InfraStop® Under Concrete Slab Insulation
This entry was posted on July 15, 2013.
Pouring a slab can be a considerable investment in time, material, and labor. When looking at insulation options, consumers can easily be confused as to what products to use and how effective they are.
This post is to help you understand your options. Your first option is easy and that is to do nothing. Maybe you are not concerned with heat retention for your project. In that case, use the recommended poly vapor barrier. Lay down your rebar and pour the slab.
However, if you want to retain heat and certainly if you are using radiant heat, than you will probably want to get some insulation down. The ground is an infinite heat sink and will continually pull heat from the inside downward. Insulating, or providing a thermal break, is the only option to slow this process.

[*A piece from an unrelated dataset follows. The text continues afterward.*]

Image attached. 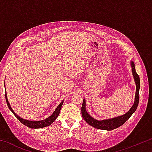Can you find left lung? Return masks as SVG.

The most economical choice available is our InfraStop concrete insulation. Offered in a wide variety of roll sizes, the foil within the product acts to spread out the heat signature of heating coils. This results in a more consistent floor surface temperature. The multi-layered bubble design creates a thermal break to give you an R-1.1. Other advantages are rapid installation times compared to other products, the ability to install on uneven grade, and traditional vapor barriers are not required. The insulation itself is the vapor barrier.
To gain more R-value you must move into the foam board insulation products. These products do have a higher R-value. They also have a much higher price per square foot unfortunately. Transportation and installation is also much slower as individual board sections must be laid down and the seams taped. A standard 400 square foot roll of our concrete slab insulation for example can be installed in less than a minute, compared to 12 sheets of foam board that can take upwards of an hour. For larger products we can manufacture roll sizes of 1,250 square feet to make installation even faster.
Foam board is also prone to breaking and cracking on uneven grade. This can make your concrete pour susceptible to failure. This is not to say the foam board should be avoided but it does, as with all products, have its limitations. Understanding the pros and cons of the various products available and measuring these to your specific project will be able to better help you make your decisions on what products to use when insulating under concrete slabs.